Я положил листовку в карман, как ни в чем не бывало, а после окончания диспута — в силу наивности, присущей мне, — показал ее членам штаба. Как своим. Почти как заговорщикам.
Каково же было мое удивление, когда через две недели, выбравшись опять из Вешняков в Москву, в Политехнический, я узнал, что штаб распущен и диспуты прекращены. А еще через некоторое время меня выдернули с занятий к ректору курсов, нашей синекуры, для беседы с товарищем, специально приехавшим, чтобы повидаться со мной. Его интересовало, кто же передал мне ту листовочку — кто конкретно. Слава Богу, мне нечего было скрывать, я никого не запомнил.

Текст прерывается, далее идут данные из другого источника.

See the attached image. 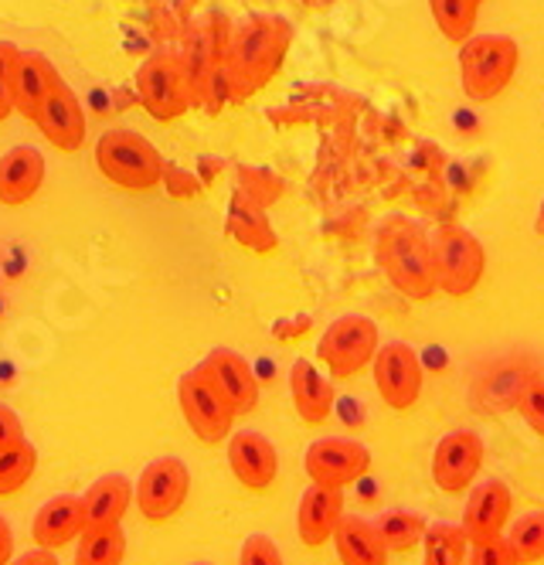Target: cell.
Wrapping results in <instances>:
<instances>
[{"label":"cell","mask_w":544,"mask_h":565,"mask_svg":"<svg viewBox=\"0 0 544 565\" xmlns=\"http://www.w3.org/2000/svg\"><path fill=\"white\" fill-rule=\"evenodd\" d=\"M289 392H292V409L307 426L327 423L333 409V385L317 372L310 358H297L289 369Z\"/></svg>","instance_id":"obj_24"},{"label":"cell","mask_w":544,"mask_h":565,"mask_svg":"<svg viewBox=\"0 0 544 565\" xmlns=\"http://www.w3.org/2000/svg\"><path fill=\"white\" fill-rule=\"evenodd\" d=\"M188 494H191V470L181 457H160L147 463L134 491L140 514L153 524L171 521L188 504Z\"/></svg>","instance_id":"obj_10"},{"label":"cell","mask_w":544,"mask_h":565,"mask_svg":"<svg viewBox=\"0 0 544 565\" xmlns=\"http://www.w3.org/2000/svg\"><path fill=\"white\" fill-rule=\"evenodd\" d=\"M78 535H82V498L78 494H58L38 508L34 524H31V539L38 548L58 552L68 542H75Z\"/></svg>","instance_id":"obj_22"},{"label":"cell","mask_w":544,"mask_h":565,"mask_svg":"<svg viewBox=\"0 0 544 565\" xmlns=\"http://www.w3.org/2000/svg\"><path fill=\"white\" fill-rule=\"evenodd\" d=\"M292 45V24L279 14H248L228 31L225 83L232 99L256 96L282 68Z\"/></svg>","instance_id":"obj_1"},{"label":"cell","mask_w":544,"mask_h":565,"mask_svg":"<svg viewBox=\"0 0 544 565\" xmlns=\"http://www.w3.org/2000/svg\"><path fill=\"white\" fill-rule=\"evenodd\" d=\"M433 249V273H436V290L449 297H470L487 273V253L480 238L467 232L463 225H442L436 235H429Z\"/></svg>","instance_id":"obj_6"},{"label":"cell","mask_w":544,"mask_h":565,"mask_svg":"<svg viewBox=\"0 0 544 565\" xmlns=\"http://www.w3.org/2000/svg\"><path fill=\"white\" fill-rule=\"evenodd\" d=\"M374 365V388H378L382 402L395 413H408L418 395H423V361H418L415 348H408L405 341H388L378 344L371 358Z\"/></svg>","instance_id":"obj_11"},{"label":"cell","mask_w":544,"mask_h":565,"mask_svg":"<svg viewBox=\"0 0 544 565\" xmlns=\"http://www.w3.org/2000/svg\"><path fill=\"white\" fill-rule=\"evenodd\" d=\"M137 99L140 106L160 119V124H171L181 119L191 109V86L181 65V55L171 49H160L147 55L137 68Z\"/></svg>","instance_id":"obj_7"},{"label":"cell","mask_w":544,"mask_h":565,"mask_svg":"<svg viewBox=\"0 0 544 565\" xmlns=\"http://www.w3.org/2000/svg\"><path fill=\"white\" fill-rule=\"evenodd\" d=\"M45 184V157L38 147H11L0 157V205L21 209Z\"/></svg>","instance_id":"obj_18"},{"label":"cell","mask_w":544,"mask_h":565,"mask_svg":"<svg viewBox=\"0 0 544 565\" xmlns=\"http://www.w3.org/2000/svg\"><path fill=\"white\" fill-rule=\"evenodd\" d=\"M429 11L436 28L449 38L452 45H463L477 28V0H429Z\"/></svg>","instance_id":"obj_29"},{"label":"cell","mask_w":544,"mask_h":565,"mask_svg":"<svg viewBox=\"0 0 544 565\" xmlns=\"http://www.w3.org/2000/svg\"><path fill=\"white\" fill-rule=\"evenodd\" d=\"M11 558H14V532H11L8 518L0 514V565H8Z\"/></svg>","instance_id":"obj_39"},{"label":"cell","mask_w":544,"mask_h":565,"mask_svg":"<svg viewBox=\"0 0 544 565\" xmlns=\"http://www.w3.org/2000/svg\"><path fill=\"white\" fill-rule=\"evenodd\" d=\"M374 259L392 279V287L408 300H433L436 297V273H433V249L426 228L392 215L374 232Z\"/></svg>","instance_id":"obj_2"},{"label":"cell","mask_w":544,"mask_h":565,"mask_svg":"<svg viewBox=\"0 0 544 565\" xmlns=\"http://www.w3.org/2000/svg\"><path fill=\"white\" fill-rule=\"evenodd\" d=\"M477 4H483V0H477Z\"/></svg>","instance_id":"obj_44"},{"label":"cell","mask_w":544,"mask_h":565,"mask_svg":"<svg viewBox=\"0 0 544 565\" xmlns=\"http://www.w3.org/2000/svg\"><path fill=\"white\" fill-rule=\"evenodd\" d=\"M21 49L14 42H0V124L14 113V96H11V75Z\"/></svg>","instance_id":"obj_34"},{"label":"cell","mask_w":544,"mask_h":565,"mask_svg":"<svg viewBox=\"0 0 544 565\" xmlns=\"http://www.w3.org/2000/svg\"><path fill=\"white\" fill-rule=\"evenodd\" d=\"M160 184L171 191V198H178V201H188V198H198L201 194V181L194 178V174H188L184 168H178V164H163V178H160Z\"/></svg>","instance_id":"obj_37"},{"label":"cell","mask_w":544,"mask_h":565,"mask_svg":"<svg viewBox=\"0 0 544 565\" xmlns=\"http://www.w3.org/2000/svg\"><path fill=\"white\" fill-rule=\"evenodd\" d=\"M228 235L238 242V246L253 249L259 256H266V253H273L279 246V238H276V232H273V225L266 218V209L253 205V201L242 198L238 191H235L232 209H228Z\"/></svg>","instance_id":"obj_25"},{"label":"cell","mask_w":544,"mask_h":565,"mask_svg":"<svg viewBox=\"0 0 544 565\" xmlns=\"http://www.w3.org/2000/svg\"><path fill=\"white\" fill-rule=\"evenodd\" d=\"M487 447L480 433L473 429H452L436 443L433 454V483L446 494H467L483 467Z\"/></svg>","instance_id":"obj_13"},{"label":"cell","mask_w":544,"mask_h":565,"mask_svg":"<svg viewBox=\"0 0 544 565\" xmlns=\"http://www.w3.org/2000/svg\"><path fill=\"white\" fill-rule=\"evenodd\" d=\"M21 439H28V436H24L21 416H18L11 406H0V450H4V447H14V443H21Z\"/></svg>","instance_id":"obj_38"},{"label":"cell","mask_w":544,"mask_h":565,"mask_svg":"<svg viewBox=\"0 0 544 565\" xmlns=\"http://www.w3.org/2000/svg\"><path fill=\"white\" fill-rule=\"evenodd\" d=\"M518 409H521L524 423H527L537 436H544V382H527V385L521 388V395H518Z\"/></svg>","instance_id":"obj_36"},{"label":"cell","mask_w":544,"mask_h":565,"mask_svg":"<svg viewBox=\"0 0 544 565\" xmlns=\"http://www.w3.org/2000/svg\"><path fill=\"white\" fill-rule=\"evenodd\" d=\"M31 119H34V127L45 134V140L55 143V150L75 153L86 143V113H82L78 96L65 83L52 89V96L38 106Z\"/></svg>","instance_id":"obj_16"},{"label":"cell","mask_w":544,"mask_h":565,"mask_svg":"<svg viewBox=\"0 0 544 565\" xmlns=\"http://www.w3.org/2000/svg\"><path fill=\"white\" fill-rule=\"evenodd\" d=\"M55 86H62V75L55 72V65L38 52H21L14 62V75H11L14 113L31 119L38 113V106L52 96Z\"/></svg>","instance_id":"obj_21"},{"label":"cell","mask_w":544,"mask_h":565,"mask_svg":"<svg viewBox=\"0 0 544 565\" xmlns=\"http://www.w3.org/2000/svg\"><path fill=\"white\" fill-rule=\"evenodd\" d=\"M96 168L122 191H153L163 178V157L137 130H106L96 143Z\"/></svg>","instance_id":"obj_5"},{"label":"cell","mask_w":544,"mask_h":565,"mask_svg":"<svg viewBox=\"0 0 544 565\" xmlns=\"http://www.w3.org/2000/svg\"><path fill=\"white\" fill-rule=\"evenodd\" d=\"M122 558H127V535H122L119 524L82 532V542L75 548V565H122Z\"/></svg>","instance_id":"obj_28"},{"label":"cell","mask_w":544,"mask_h":565,"mask_svg":"<svg viewBox=\"0 0 544 565\" xmlns=\"http://www.w3.org/2000/svg\"><path fill=\"white\" fill-rule=\"evenodd\" d=\"M344 514V494L338 488L310 483L297 508V535L307 548H323Z\"/></svg>","instance_id":"obj_19"},{"label":"cell","mask_w":544,"mask_h":565,"mask_svg":"<svg viewBox=\"0 0 544 565\" xmlns=\"http://www.w3.org/2000/svg\"><path fill=\"white\" fill-rule=\"evenodd\" d=\"M470 565H518L511 545L504 535L487 539V542H470Z\"/></svg>","instance_id":"obj_35"},{"label":"cell","mask_w":544,"mask_h":565,"mask_svg":"<svg viewBox=\"0 0 544 565\" xmlns=\"http://www.w3.org/2000/svg\"><path fill=\"white\" fill-rule=\"evenodd\" d=\"M508 545L518 558V565H534L544 558V511L521 514L508 535Z\"/></svg>","instance_id":"obj_31"},{"label":"cell","mask_w":544,"mask_h":565,"mask_svg":"<svg viewBox=\"0 0 544 565\" xmlns=\"http://www.w3.org/2000/svg\"><path fill=\"white\" fill-rule=\"evenodd\" d=\"M238 565H286V562L269 535H248L238 548Z\"/></svg>","instance_id":"obj_33"},{"label":"cell","mask_w":544,"mask_h":565,"mask_svg":"<svg viewBox=\"0 0 544 565\" xmlns=\"http://www.w3.org/2000/svg\"><path fill=\"white\" fill-rule=\"evenodd\" d=\"M470 542L459 524L436 521L423 535V565H463Z\"/></svg>","instance_id":"obj_27"},{"label":"cell","mask_w":544,"mask_h":565,"mask_svg":"<svg viewBox=\"0 0 544 565\" xmlns=\"http://www.w3.org/2000/svg\"><path fill=\"white\" fill-rule=\"evenodd\" d=\"M521 49L508 34H470L459 45V86L473 103H490L511 86Z\"/></svg>","instance_id":"obj_4"},{"label":"cell","mask_w":544,"mask_h":565,"mask_svg":"<svg viewBox=\"0 0 544 565\" xmlns=\"http://www.w3.org/2000/svg\"><path fill=\"white\" fill-rule=\"evenodd\" d=\"M382 344L378 324L364 313H344L320 334L317 358L327 365L330 379H354L371 365L374 351Z\"/></svg>","instance_id":"obj_8"},{"label":"cell","mask_w":544,"mask_h":565,"mask_svg":"<svg viewBox=\"0 0 544 565\" xmlns=\"http://www.w3.org/2000/svg\"><path fill=\"white\" fill-rule=\"evenodd\" d=\"M38 470V450L28 439L0 450V498H14Z\"/></svg>","instance_id":"obj_30"},{"label":"cell","mask_w":544,"mask_h":565,"mask_svg":"<svg viewBox=\"0 0 544 565\" xmlns=\"http://www.w3.org/2000/svg\"><path fill=\"white\" fill-rule=\"evenodd\" d=\"M374 529H378V535H382L388 552H412V548L423 545V535L429 529V521L418 511L395 508V511H385L378 521H374Z\"/></svg>","instance_id":"obj_26"},{"label":"cell","mask_w":544,"mask_h":565,"mask_svg":"<svg viewBox=\"0 0 544 565\" xmlns=\"http://www.w3.org/2000/svg\"><path fill=\"white\" fill-rule=\"evenodd\" d=\"M303 467H307L310 483L344 491L371 470V450L364 443L348 439V436H327V439L310 443Z\"/></svg>","instance_id":"obj_12"},{"label":"cell","mask_w":544,"mask_h":565,"mask_svg":"<svg viewBox=\"0 0 544 565\" xmlns=\"http://www.w3.org/2000/svg\"><path fill=\"white\" fill-rule=\"evenodd\" d=\"M537 228L544 232V201H541V212H537Z\"/></svg>","instance_id":"obj_42"},{"label":"cell","mask_w":544,"mask_h":565,"mask_svg":"<svg viewBox=\"0 0 544 565\" xmlns=\"http://www.w3.org/2000/svg\"><path fill=\"white\" fill-rule=\"evenodd\" d=\"M228 467L245 491H269L279 473V454L273 439L256 429L228 433Z\"/></svg>","instance_id":"obj_14"},{"label":"cell","mask_w":544,"mask_h":565,"mask_svg":"<svg viewBox=\"0 0 544 565\" xmlns=\"http://www.w3.org/2000/svg\"><path fill=\"white\" fill-rule=\"evenodd\" d=\"M330 542L341 555V565H388V555H392L378 529H374V521L361 514H341Z\"/></svg>","instance_id":"obj_23"},{"label":"cell","mask_w":544,"mask_h":565,"mask_svg":"<svg viewBox=\"0 0 544 565\" xmlns=\"http://www.w3.org/2000/svg\"><path fill=\"white\" fill-rule=\"evenodd\" d=\"M178 402H181V413H184V423L188 429L207 443V447H215V443L228 439L232 433V423H235V406L225 398V392L215 385V379L207 375L201 365L191 369L181 382H178Z\"/></svg>","instance_id":"obj_9"},{"label":"cell","mask_w":544,"mask_h":565,"mask_svg":"<svg viewBox=\"0 0 544 565\" xmlns=\"http://www.w3.org/2000/svg\"><path fill=\"white\" fill-rule=\"evenodd\" d=\"M194 565H207V562H194Z\"/></svg>","instance_id":"obj_43"},{"label":"cell","mask_w":544,"mask_h":565,"mask_svg":"<svg viewBox=\"0 0 544 565\" xmlns=\"http://www.w3.org/2000/svg\"><path fill=\"white\" fill-rule=\"evenodd\" d=\"M511 508H514V498H511V488L504 480H480L477 488L470 491L467 498V508H463V535L467 542H487V539H497L504 535L508 521H511Z\"/></svg>","instance_id":"obj_15"},{"label":"cell","mask_w":544,"mask_h":565,"mask_svg":"<svg viewBox=\"0 0 544 565\" xmlns=\"http://www.w3.org/2000/svg\"><path fill=\"white\" fill-rule=\"evenodd\" d=\"M307 8H313V11H327V8H333L338 0H303Z\"/></svg>","instance_id":"obj_41"},{"label":"cell","mask_w":544,"mask_h":565,"mask_svg":"<svg viewBox=\"0 0 544 565\" xmlns=\"http://www.w3.org/2000/svg\"><path fill=\"white\" fill-rule=\"evenodd\" d=\"M201 369L215 379V385L225 392V398L235 406V413H253L259 406V379L253 365L232 348H215L201 361Z\"/></svg>","instance_id":"obj_17"},{"label":"cell","mask_w":544,"mask_h":565,"mask_svg":"<svg viewBox=\"0 0 544 565\" xmlns=\"http://www.w3.org/2000/svg\"><path fill=\"white\" fill-rule=\"evenodd\" d=\"M282 178H276L273 171H266V168H238V194L242 198H248L253 205H259V209H269L273 201H279L282 198Z\"/></svg>","instance_id":"obj_32"},{"label":"cell","mask_w":544,"mask_h":565,"mask_svg":"<svg viewBox=\"0 0 544 565\" xmlns=\"http://www.w3.org/2000/svg\"><path fill=\"white\" fill-rule=\"evenodd\" d=\"M134 504V483L122 473H106L99 477L93 488L82 494V532L93 529H109L127 518Z\"/></svg>","instance_id":"obj_20"},{"label":"cell","mask_w":544,"mask_h":565,"mask_svg":"<svg viewBox=\"0 0 544 565\" xmlns=\"http://www.w3.org/2000/svg\"><path fill=\"white\" fill-rule=\"evenodd\" d=\"M228 21L225 14H204L198 21H191L188 38H184V49L181 65L188 75V86H191V106H204L212 109L222 106V96H228V83H225V45H228Z\"/></svg>","instance_id":"obj_3"},{"label":"cell","mask_w":544,"mask_h":565,"mask_svg":"<svg viewBox=\"0 0 544 565\" xmlns=\"http://www.w3.org/2000/svg\"><path fill=\"white\" fill-rule=\"evenodd\" d=\"M8 565H58V558H55V552H49V548H34V552L14 558V562H8Z\"/></svg>","instance_id":"obj_40"}]
</instances>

С грустным чувством я возвращался в Сибирь. Стихи мои никому были не нужны, да и мне не нравились. Ульвур Хёрвур — Тристан — уехал в Исландию, в Рейкьявик. Лавочку в Политехническом прикрыли, и я, по глупости, имел к этому отношение. Нет, что-то не так в жизни, думал я. Где опора? Где кумиры? Зачем я опять бросаю одинокую мать и еду искать свое счастье среди странных и чуждых ей людей. Она, посетив Запсиб, бродила, озираясь, по стройке, машинально слушала мои объяснения, осторожно ставила ногу среди колдобин, плохо держась на высоких каблуках, и так и не поняла, почему я все бросил: Внешторг, карьеру, возможность жить вместе в Москве, ходить в театр, читать книги, встречаться с друзьями.
Я и сам не знал ответа на этот немой вопрос в ее взгляде.